Review: Australian National Choral Association, Choralfest “Gala Concert” ⋅
Fremantle Town Hall, April 13 ⋅
Review by Leon Levy ⋅
The Australian National Choral Association’s Choralfest must have been heaven for lovers of choral music. Four days in Fremantle filled with talks, masterclasses workshops, concerts and pop-up events can’t but have been an inspiring, illuminating – and probably exhausting – experience for all involved.
The festival ran from April 13-16 and the epicentre was Saturday night’s Gala Concert which showcased an impressive cross-section of the participating choirs, both local and national.
Young Voices of Melbourne provided a delightful opening as the men, lined up across the stage, started Away from the Roll of the Sea, conducted from the floor by Mark O’Leary, while the rest of the choir filed in through the hall and added their voices. Clear diction and disciplined singing did justice to the evocative melody, as did accompanist Julia Piggin. An arresting Aboriginal chant took Waltzing Matilda a considerable distance from comfortable nostalgia as, with didgeridoo effects and paired sticks, an atmosphere of both the indigenous and introduced bush world was created. The tricky arrangement was skilfully negotiated.
The Australian Waratah Girls’ Choir (conductors Lindy Connett and Jennifer Scott) opened with a work inspired by the Ash Wednesday Fire, with music by Matthew Orlovich who also assembled the words. Loss, defiance, and a good deal of feeling were conveyed, and flame-red dresses only underlined this reaction to the tragedy. Tundra, in stark contrast, displayed striking vocal leaps, cleanly achieved, with beautiful solo voices emerging from the choral backdrop.
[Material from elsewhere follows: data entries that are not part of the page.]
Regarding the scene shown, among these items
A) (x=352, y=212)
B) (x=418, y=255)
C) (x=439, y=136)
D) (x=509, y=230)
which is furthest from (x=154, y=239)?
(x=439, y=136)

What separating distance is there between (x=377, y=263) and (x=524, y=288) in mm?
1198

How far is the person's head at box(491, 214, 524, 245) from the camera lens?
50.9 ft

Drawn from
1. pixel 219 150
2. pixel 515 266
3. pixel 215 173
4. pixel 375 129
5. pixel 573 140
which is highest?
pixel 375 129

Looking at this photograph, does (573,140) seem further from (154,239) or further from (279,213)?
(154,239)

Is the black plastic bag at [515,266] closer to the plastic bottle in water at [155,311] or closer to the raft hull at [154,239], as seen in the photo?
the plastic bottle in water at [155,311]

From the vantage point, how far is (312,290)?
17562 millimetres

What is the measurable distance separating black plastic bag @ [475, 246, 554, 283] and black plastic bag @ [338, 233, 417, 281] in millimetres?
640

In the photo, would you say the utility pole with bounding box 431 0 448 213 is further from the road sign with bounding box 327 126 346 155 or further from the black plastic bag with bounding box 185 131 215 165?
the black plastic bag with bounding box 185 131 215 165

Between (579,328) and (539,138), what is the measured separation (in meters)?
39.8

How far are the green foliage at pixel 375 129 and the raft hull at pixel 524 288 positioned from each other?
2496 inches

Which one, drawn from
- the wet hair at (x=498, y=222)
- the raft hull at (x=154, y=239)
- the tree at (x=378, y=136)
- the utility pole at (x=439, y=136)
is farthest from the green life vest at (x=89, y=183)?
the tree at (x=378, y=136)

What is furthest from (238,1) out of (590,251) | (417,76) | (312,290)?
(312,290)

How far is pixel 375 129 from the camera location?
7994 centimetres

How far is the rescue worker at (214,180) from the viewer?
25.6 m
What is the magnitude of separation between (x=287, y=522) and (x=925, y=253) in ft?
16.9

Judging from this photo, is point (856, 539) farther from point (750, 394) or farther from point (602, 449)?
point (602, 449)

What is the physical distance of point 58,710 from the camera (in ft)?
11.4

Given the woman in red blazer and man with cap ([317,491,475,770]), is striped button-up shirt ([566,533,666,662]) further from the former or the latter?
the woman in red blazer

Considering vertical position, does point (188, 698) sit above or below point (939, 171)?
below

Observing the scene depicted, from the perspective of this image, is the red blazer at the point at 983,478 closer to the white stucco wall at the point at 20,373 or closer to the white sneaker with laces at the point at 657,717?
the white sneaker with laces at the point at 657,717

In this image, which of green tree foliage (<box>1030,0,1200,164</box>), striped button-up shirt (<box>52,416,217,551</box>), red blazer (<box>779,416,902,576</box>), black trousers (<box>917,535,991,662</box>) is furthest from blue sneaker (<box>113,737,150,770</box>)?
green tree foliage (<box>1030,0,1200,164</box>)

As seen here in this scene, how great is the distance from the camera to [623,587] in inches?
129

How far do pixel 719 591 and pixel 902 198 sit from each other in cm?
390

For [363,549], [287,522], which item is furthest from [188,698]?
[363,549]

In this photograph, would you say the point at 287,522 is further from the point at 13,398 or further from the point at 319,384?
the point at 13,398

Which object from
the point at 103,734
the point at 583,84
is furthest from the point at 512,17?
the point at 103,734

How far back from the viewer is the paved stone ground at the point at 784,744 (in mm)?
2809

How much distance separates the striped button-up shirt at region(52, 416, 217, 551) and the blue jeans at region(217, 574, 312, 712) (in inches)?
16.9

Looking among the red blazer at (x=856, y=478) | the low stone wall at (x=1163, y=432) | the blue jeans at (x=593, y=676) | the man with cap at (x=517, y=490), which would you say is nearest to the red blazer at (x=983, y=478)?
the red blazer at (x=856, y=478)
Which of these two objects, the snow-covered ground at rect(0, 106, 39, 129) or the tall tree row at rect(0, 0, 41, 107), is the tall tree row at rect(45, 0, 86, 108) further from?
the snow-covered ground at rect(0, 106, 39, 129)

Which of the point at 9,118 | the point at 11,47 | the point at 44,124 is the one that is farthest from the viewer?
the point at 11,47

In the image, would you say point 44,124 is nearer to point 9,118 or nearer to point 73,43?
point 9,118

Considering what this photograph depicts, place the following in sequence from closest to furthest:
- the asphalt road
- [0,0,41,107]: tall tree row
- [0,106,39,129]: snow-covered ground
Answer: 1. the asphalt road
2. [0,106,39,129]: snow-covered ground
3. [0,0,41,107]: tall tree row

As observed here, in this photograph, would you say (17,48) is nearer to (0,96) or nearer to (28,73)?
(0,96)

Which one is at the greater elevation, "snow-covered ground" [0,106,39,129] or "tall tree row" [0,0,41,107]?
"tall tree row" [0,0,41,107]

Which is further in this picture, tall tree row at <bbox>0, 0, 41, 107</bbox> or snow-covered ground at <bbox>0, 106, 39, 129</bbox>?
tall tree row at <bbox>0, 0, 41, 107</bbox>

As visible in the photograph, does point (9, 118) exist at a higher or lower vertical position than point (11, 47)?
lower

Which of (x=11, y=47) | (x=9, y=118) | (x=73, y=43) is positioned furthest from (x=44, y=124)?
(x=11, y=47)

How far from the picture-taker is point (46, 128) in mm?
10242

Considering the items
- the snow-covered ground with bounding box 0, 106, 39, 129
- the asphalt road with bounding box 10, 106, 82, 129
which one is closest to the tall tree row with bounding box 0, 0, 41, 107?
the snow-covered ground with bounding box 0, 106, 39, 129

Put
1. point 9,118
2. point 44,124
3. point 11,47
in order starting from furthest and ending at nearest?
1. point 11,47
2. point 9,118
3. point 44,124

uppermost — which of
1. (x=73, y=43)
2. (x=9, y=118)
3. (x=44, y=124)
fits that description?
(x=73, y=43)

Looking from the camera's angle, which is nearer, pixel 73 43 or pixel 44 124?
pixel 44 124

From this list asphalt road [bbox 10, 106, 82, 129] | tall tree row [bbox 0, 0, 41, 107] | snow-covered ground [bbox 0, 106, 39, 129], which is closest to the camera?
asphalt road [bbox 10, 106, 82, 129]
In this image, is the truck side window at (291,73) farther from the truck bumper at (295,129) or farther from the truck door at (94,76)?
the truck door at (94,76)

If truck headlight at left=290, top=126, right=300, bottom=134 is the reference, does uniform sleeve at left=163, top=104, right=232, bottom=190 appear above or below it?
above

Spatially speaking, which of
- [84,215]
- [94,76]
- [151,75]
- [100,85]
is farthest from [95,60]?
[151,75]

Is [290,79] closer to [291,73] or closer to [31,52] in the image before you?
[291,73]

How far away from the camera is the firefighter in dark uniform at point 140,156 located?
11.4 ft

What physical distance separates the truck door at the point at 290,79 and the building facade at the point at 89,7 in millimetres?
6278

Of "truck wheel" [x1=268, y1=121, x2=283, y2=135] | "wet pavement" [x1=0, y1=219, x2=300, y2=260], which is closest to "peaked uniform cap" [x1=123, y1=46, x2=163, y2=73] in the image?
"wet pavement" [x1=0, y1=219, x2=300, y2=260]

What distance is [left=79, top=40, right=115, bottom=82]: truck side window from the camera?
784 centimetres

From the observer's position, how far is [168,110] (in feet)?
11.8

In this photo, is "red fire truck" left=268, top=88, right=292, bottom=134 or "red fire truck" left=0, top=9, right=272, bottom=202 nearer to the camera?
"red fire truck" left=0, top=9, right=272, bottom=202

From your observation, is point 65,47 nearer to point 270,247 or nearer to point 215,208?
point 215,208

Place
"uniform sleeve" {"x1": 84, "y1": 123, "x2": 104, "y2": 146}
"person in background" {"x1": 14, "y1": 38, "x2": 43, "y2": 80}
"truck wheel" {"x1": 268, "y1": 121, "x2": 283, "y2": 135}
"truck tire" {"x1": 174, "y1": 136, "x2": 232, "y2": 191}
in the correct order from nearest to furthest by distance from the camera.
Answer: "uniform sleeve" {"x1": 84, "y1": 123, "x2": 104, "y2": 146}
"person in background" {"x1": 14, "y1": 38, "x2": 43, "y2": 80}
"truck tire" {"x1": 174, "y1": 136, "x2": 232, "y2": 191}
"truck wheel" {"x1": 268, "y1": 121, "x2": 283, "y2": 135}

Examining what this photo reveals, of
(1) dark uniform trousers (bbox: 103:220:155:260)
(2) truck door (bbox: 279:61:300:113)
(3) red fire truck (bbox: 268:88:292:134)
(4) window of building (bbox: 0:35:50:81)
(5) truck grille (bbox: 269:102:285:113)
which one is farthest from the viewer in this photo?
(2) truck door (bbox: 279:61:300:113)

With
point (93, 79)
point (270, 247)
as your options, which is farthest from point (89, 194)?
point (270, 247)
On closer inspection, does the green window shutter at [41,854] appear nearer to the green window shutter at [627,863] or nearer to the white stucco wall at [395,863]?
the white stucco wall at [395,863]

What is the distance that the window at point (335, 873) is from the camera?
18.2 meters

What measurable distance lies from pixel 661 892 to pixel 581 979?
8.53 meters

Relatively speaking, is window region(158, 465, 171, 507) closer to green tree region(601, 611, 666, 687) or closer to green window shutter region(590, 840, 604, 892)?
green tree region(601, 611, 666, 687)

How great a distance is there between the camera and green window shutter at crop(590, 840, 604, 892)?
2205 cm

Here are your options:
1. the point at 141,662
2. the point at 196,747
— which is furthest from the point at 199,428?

The all-female Perth Harmony Chorus under Carol McIntyre, the largest of the evening’s ensembles, displayed well-integrated sound as well as relaxed enthusiasm. Three items showcased their joy in singing: In the Wee Small Hours of the Morning was tenderly and affectingly performed, although the accompanying gestures from the choir were superfluous.
The Australian Voices choir has distinguished itself in the promotion of Australian new music and conductor Gordon Hamilton’s introductory explanations were appreciated, an essential adjunct to appreciation of the two unfamiliar works, Flight and We Apologise. The first, by Berlin-based Australian Jaret Choolun, was something of a technical tour-de-force; the latter, an ingenious slowing down and scoring of a recording of Kevin Rudd’s historic utterance, where the captured overtones were all represented in this setting. Fascinatingly, the conductor then replayed the choral sound successively faster until it matched the speaking voice of the former PM.
A pause in the programme allowed the announcement of the winners of the ANCA Choral Composition Competition Open Section, one of whom, Brian Connell, was in attendance to acknowledge his award. His setting of Siegfried Sassoon’s poem Secret Music written from the Western Front, is a work of gathering power and was conveyed by Voyces with great feeling and conviction.
The Giovanni Consort then eased us back into the compositional world that we are fortunate enough to have inherited, with music of almost ineffable beauty. The renditions of Holst’s I Love my Love and Perth musician Perry Joyce’s excerpt from The Song of Solomon were flawless: two gems within the evening.
Finally Voyces, with conductor Robert Braham and accompanist Jonathan Bradley, provided further balm for the soul in Jake Runestad’s adaption and setting of American naturalist John Muir’s Come to the Woods, whose opening few words could indeed be an anthem for Perth. The course of the day to sunset was faithfully reflected in both singing and accompaniment, and seemed a most appropriate conclusion to an evening of varied choral music, performed to a standard of high accomplishment.
All involved are to be congratulated and the only suggestion is that in future texts be provided, even if at a small cost.